I have had "friends" who have driven me to Christ because I don’t know what went wrong. Maybe I said the wrong thing or caught her on a bad day. Maybe she is insecure and so she pushes others away to see if anyone will pursue in response. I don’t know, but that season was a deep, bitter season of struggle to see God’s goodness.

But my "unlikely" friends are my "best" friends. Actually, they are God’s best for me in this season. They have stood beside me through seasons of trial. They have continued to pursue friendship even when I moved 2 hours or entire states away. They write letters and send lengthy texts. They pray for me and support me in deep, intimate ways. I value these friendships most.

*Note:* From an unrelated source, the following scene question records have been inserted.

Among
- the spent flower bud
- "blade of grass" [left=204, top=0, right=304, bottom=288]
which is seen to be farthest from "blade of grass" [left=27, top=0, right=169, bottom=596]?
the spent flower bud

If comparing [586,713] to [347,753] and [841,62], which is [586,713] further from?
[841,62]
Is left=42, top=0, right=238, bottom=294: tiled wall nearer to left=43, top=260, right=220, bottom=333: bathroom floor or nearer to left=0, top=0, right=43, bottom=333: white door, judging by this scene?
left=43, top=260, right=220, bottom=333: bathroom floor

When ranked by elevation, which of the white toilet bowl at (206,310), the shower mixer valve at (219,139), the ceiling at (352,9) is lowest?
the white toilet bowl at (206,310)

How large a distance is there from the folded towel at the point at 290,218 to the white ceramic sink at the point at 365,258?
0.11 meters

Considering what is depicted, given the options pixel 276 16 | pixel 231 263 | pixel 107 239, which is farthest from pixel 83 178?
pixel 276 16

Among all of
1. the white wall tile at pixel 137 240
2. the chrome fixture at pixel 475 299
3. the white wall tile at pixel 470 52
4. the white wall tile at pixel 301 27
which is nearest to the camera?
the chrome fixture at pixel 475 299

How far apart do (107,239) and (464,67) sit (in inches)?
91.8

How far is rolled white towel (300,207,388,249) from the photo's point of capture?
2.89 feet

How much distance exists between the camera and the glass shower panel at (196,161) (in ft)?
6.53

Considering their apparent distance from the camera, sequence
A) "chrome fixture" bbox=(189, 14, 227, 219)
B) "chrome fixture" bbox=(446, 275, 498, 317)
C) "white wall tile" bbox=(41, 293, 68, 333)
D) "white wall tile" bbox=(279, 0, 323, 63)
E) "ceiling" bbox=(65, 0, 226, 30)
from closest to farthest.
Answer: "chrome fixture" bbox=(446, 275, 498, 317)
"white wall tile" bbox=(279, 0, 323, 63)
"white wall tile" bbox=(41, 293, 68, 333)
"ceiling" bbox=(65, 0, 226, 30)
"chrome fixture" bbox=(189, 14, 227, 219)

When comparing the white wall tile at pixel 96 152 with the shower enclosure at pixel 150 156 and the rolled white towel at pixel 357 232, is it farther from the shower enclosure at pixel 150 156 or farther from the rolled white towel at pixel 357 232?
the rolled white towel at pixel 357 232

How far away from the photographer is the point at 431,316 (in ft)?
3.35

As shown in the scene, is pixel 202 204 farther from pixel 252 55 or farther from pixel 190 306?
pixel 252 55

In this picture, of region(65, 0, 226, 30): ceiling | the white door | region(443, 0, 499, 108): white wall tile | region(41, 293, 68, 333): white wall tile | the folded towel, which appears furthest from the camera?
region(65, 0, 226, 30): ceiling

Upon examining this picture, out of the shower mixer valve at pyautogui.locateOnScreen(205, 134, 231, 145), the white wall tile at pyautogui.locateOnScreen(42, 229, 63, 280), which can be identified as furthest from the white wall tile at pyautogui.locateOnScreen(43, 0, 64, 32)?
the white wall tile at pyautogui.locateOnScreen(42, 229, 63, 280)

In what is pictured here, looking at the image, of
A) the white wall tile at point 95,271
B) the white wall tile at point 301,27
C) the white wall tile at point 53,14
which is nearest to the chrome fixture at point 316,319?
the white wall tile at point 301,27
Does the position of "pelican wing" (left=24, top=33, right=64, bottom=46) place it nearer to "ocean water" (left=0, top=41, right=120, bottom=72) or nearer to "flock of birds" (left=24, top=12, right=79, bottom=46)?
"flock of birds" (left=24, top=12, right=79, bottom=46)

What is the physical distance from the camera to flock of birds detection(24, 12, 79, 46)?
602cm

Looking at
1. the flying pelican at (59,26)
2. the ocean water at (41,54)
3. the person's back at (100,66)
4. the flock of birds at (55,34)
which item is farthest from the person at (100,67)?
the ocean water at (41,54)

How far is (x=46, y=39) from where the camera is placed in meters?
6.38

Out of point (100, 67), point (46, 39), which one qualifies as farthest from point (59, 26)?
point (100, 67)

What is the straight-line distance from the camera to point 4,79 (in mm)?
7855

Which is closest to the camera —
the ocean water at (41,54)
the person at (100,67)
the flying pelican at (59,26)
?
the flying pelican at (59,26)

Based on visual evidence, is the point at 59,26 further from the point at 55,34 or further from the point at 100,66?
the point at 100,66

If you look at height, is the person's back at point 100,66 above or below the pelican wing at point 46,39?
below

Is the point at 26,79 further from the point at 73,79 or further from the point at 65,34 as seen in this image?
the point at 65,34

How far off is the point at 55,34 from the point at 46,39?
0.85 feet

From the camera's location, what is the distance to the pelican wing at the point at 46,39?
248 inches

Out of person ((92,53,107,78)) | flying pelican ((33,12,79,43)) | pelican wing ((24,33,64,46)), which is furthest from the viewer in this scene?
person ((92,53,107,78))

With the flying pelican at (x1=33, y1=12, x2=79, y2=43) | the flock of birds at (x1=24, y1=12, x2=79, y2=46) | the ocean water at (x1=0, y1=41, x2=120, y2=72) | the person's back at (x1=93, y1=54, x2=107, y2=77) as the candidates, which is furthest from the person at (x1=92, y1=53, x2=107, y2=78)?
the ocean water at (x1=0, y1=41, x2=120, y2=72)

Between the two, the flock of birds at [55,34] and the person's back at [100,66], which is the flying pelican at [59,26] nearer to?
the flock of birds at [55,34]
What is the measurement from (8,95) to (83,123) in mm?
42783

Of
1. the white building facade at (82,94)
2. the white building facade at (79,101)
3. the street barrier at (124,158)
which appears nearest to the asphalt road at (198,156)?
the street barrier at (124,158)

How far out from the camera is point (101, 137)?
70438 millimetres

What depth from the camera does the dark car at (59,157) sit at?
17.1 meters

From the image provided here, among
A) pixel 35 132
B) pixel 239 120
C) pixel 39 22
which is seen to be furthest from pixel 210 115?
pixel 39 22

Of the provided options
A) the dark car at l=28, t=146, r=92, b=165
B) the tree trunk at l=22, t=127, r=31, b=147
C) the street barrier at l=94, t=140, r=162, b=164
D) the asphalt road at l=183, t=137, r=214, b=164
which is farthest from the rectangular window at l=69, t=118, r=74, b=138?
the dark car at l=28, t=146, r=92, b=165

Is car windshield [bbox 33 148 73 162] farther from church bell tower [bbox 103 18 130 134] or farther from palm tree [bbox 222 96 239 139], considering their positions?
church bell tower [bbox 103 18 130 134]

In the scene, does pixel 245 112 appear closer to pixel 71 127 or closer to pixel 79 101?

They’ve helped me to learn forgiveness and kindness. My best friend Genesis has truly been there for me and had helped me to see God’s hand in the tough parts of life. She has encouraged me in my walk and made me stronger.

They’ve helped me to learn forgiveness and kindness. My best friend Genesis has truly been there for me and had helped me to see God’s hand in the tough parts of life. She has encouraged me in my walk and made me stronger in my faith.

i have issues with trust from broken relationships and friendships in the past. however, through struggle
and heartbreak, they have taught me that God is the only One who will never let me down. Lord, i pray that You take away any friendship that leads me away and not closer to You.

My friendships have sustained me in hard times and have increased my joy in the good times. Having friends of faith is a blessing from the Lord! They are His gifts to me and I am grateful for all the wonderful Christian women He has placed in my life.